From the listing below, restate word for word the lines from the line containing "美丽的西湖夜景和雷峰塔景观摄影图片" down through the line containing "1997-08-06-calgary-mary-kerslake-d-wendy-kerslake-r". Exclude pictures.
══ EXTRACTED ENTRIES
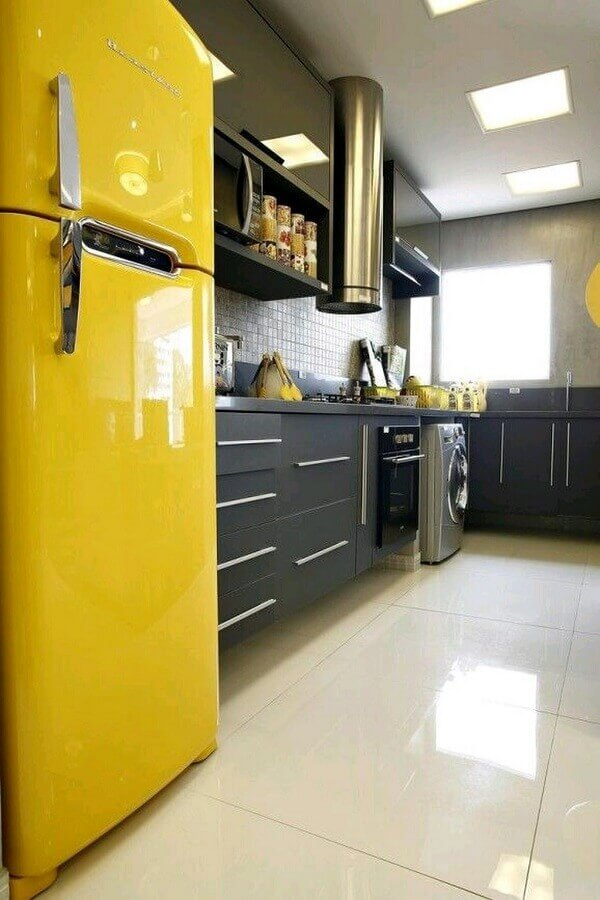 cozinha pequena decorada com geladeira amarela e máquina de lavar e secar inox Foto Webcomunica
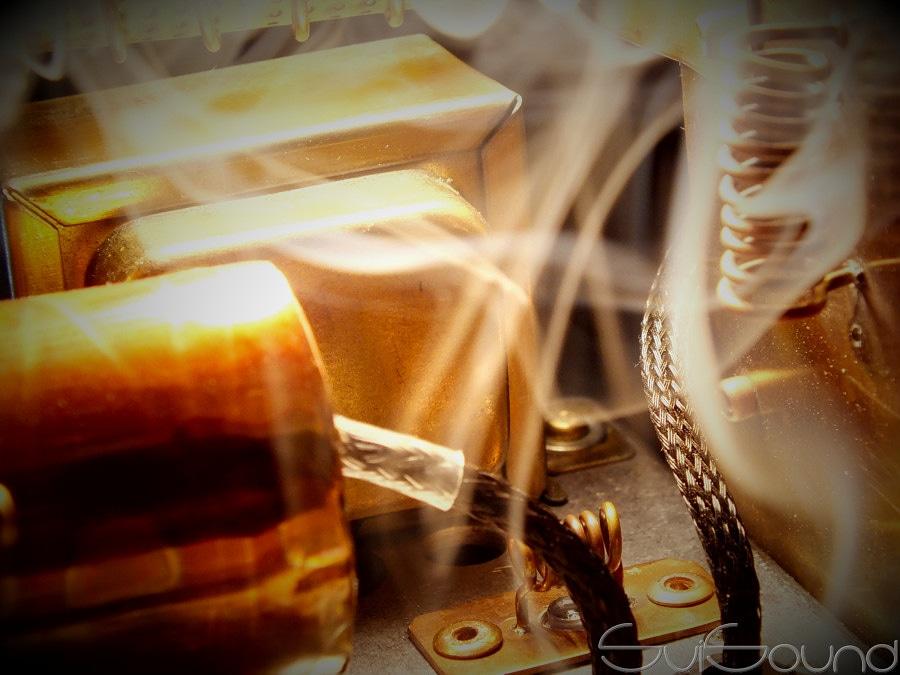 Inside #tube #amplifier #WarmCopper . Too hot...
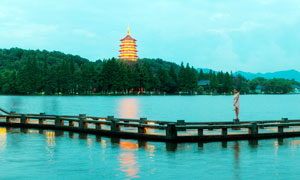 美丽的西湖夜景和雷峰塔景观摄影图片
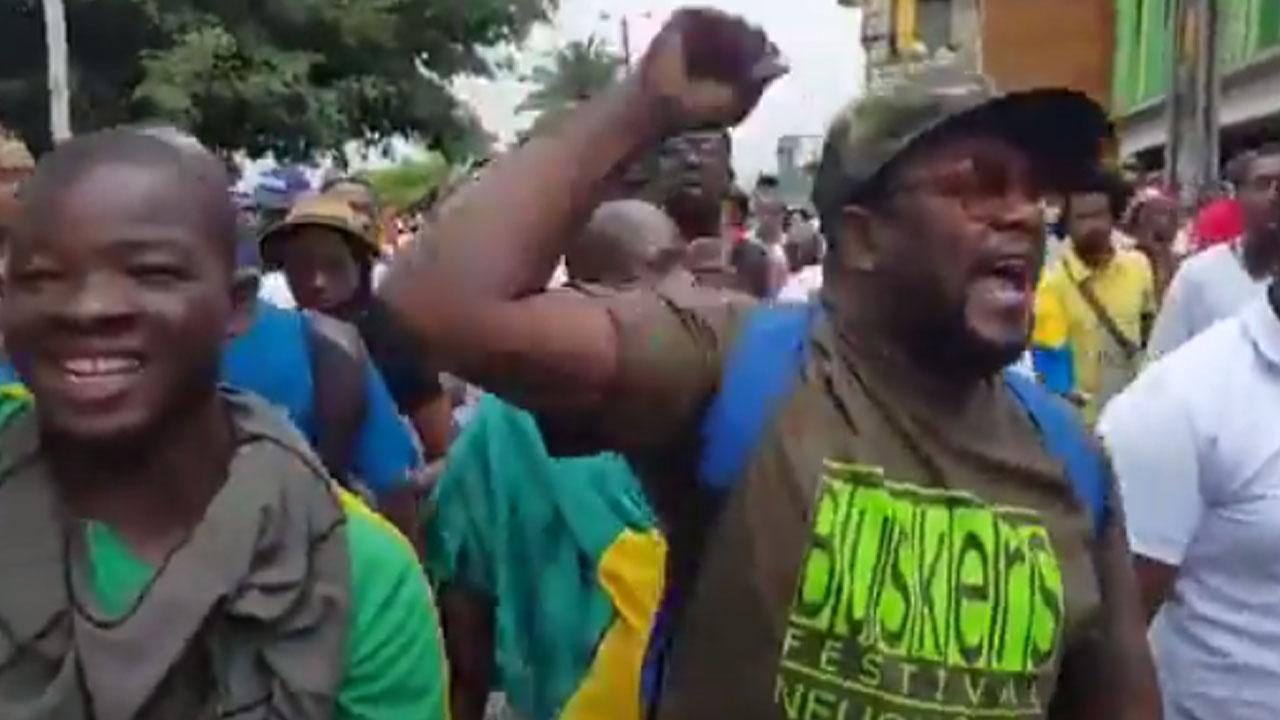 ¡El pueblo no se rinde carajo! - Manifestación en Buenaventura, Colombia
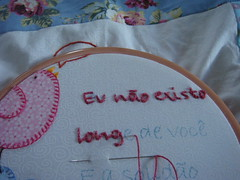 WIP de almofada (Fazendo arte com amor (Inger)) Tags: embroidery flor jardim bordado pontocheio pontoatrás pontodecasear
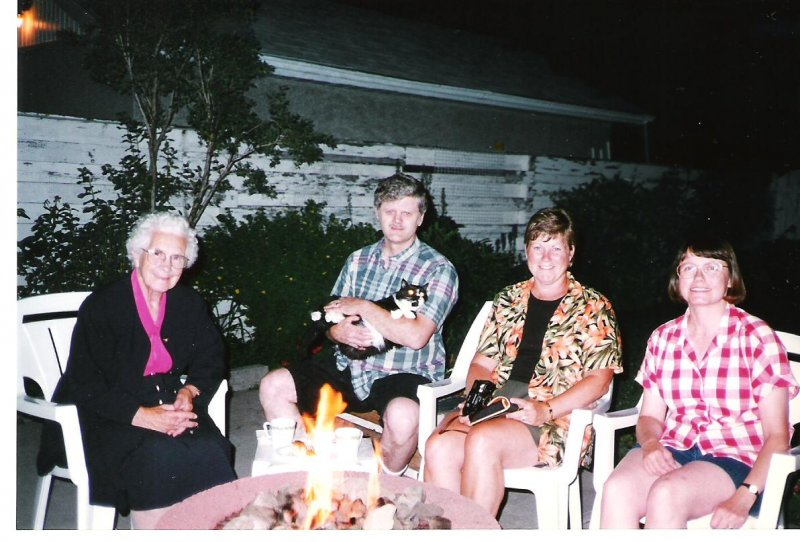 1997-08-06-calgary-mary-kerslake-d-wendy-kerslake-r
════
══ EXTRACTED ENTRIES
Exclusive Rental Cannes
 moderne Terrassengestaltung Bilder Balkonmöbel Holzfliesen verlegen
════
══ EXTRACTED ENTRIES
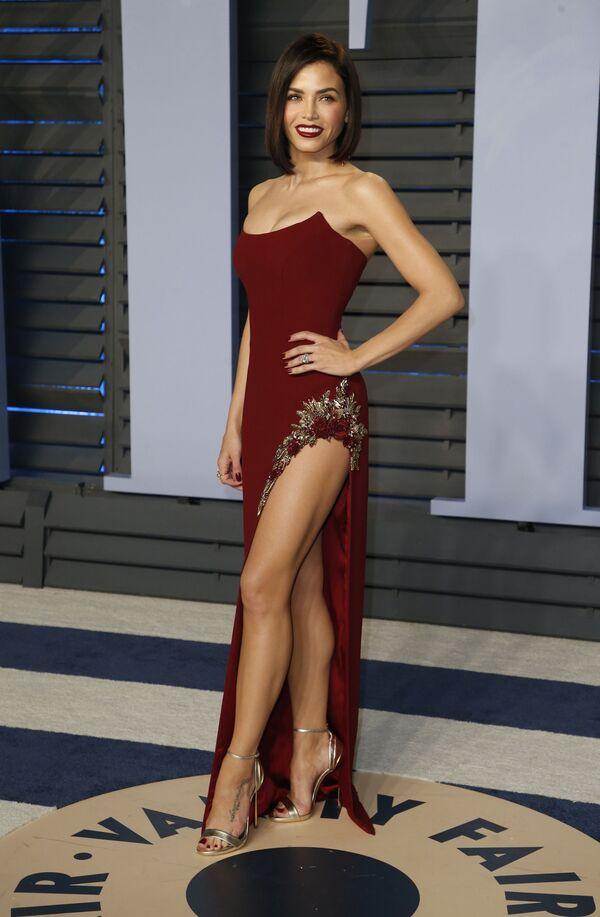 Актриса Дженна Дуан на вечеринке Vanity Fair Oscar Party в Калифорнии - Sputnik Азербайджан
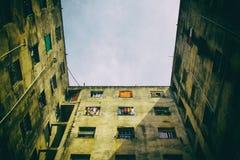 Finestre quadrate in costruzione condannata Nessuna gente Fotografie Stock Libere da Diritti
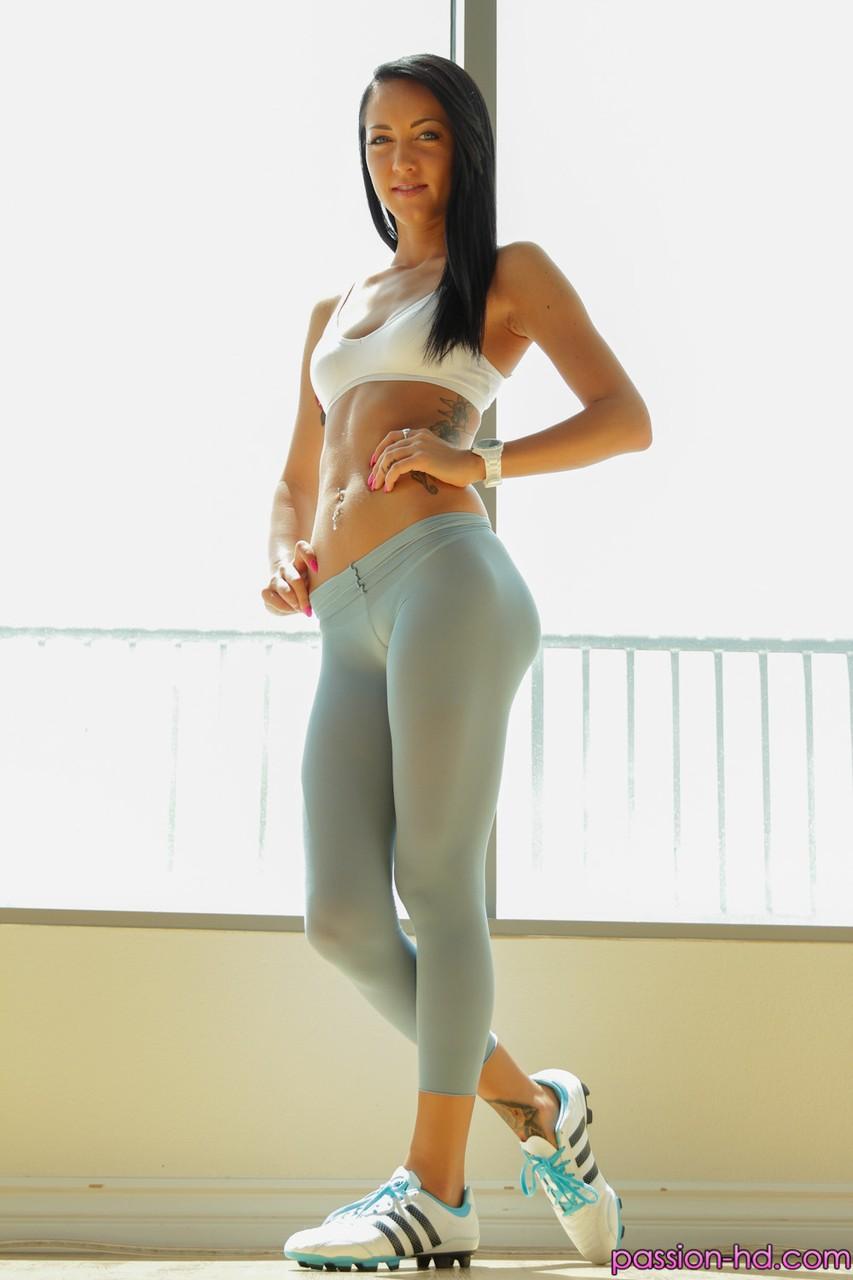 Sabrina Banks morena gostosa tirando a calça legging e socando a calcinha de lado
════
SOLUTION TO THE EXERCISE:
 美丽的西湖夜景和雷峰塔景观摄影图片
 ¡El pueblo no se rinde carajo! - Manifestación en Buenaventura, Colombia
 WIP de almofada (Fazendo arte com amor (Inger)) Tags: embroidery flor jardim bordado pontocheio pontoatrás pontodecasear
 1997-08-06-calgary-mary-kerslake-d-wendy-kerslake-r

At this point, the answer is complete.